Another critical consequence of melting ice in the Arctic? The potential for shorter, more eco-friendly maritime trade routes that bypass the Russian-controlled Northern Sea Route.
In a new study, a pair of climate scientists at Brown University worked with a legal scholar at the University of Maine School of Law to predict how Arctic Ocean ice melt could affect the regulation of shipping routes over the next few decades. They projected that by 2065, the Arctic’s navigability will increase so greatly that it could yield new trade routes in international waters — not only reducing the shipping industry’s carbon footprint but also weakening Russia’s control over trade in the Arctic.
The study was published on Monday, June 20, in the Proceedings of the National Academy of Sciences.
“There’s no scenario in which melting ice in the Arctic is good news,” said Amanda Lynch, the study’s lead author and a professor of Earth, environmental and planetary sciences at Brown. “But the unfortunate reality is that the ice is already retreating, these routes are opening up, and we need to start thinking critically about the legal, environmental and geopolitical implications.”

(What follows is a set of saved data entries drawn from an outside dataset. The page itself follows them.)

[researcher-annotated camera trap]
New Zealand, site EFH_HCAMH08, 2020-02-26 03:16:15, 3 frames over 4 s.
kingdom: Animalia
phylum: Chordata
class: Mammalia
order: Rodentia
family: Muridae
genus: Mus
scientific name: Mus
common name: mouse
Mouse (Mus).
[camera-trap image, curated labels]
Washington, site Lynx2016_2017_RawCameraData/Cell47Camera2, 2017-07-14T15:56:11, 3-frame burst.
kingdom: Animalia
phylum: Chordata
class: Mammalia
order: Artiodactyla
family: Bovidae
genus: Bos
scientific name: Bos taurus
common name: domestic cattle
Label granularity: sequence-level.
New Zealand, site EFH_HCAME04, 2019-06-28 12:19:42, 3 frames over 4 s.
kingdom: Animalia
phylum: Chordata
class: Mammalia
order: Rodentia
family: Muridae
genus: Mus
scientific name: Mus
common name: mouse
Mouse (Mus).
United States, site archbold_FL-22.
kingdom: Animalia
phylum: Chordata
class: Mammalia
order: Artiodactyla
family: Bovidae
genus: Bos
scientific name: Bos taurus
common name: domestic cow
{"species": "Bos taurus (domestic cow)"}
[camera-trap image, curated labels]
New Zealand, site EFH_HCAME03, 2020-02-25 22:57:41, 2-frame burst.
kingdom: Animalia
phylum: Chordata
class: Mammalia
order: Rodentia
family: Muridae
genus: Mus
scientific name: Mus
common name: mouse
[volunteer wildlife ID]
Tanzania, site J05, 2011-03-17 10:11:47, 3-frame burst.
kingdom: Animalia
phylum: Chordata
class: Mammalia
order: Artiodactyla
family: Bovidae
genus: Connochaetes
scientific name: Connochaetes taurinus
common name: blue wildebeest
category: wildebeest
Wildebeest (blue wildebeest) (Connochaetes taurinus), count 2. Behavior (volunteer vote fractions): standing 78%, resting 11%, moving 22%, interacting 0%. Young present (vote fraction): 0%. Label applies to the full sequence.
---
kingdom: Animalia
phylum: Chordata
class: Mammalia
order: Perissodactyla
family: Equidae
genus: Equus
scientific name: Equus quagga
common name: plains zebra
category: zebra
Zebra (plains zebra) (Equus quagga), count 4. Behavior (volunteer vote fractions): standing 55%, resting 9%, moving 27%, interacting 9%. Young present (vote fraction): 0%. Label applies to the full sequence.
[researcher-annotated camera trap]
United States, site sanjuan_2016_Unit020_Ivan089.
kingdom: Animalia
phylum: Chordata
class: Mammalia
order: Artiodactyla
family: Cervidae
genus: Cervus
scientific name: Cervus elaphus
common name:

Lynch, who has studied climate change in the Arctic for nearly 30 years, said that as a first step, she worked with Xueke Li, a postdoctoral research associate at the Institute at Brown for Environment and Society, to model four navigation scenarios based on four likely outcomes of global actions to halt climate change in the coming years. Their projections showed that unless global leaders successfully constrain warming to 1.5 degrees Celsius over the next 43 years, climate change will likely open up several new routes through international waters by the middle of this century.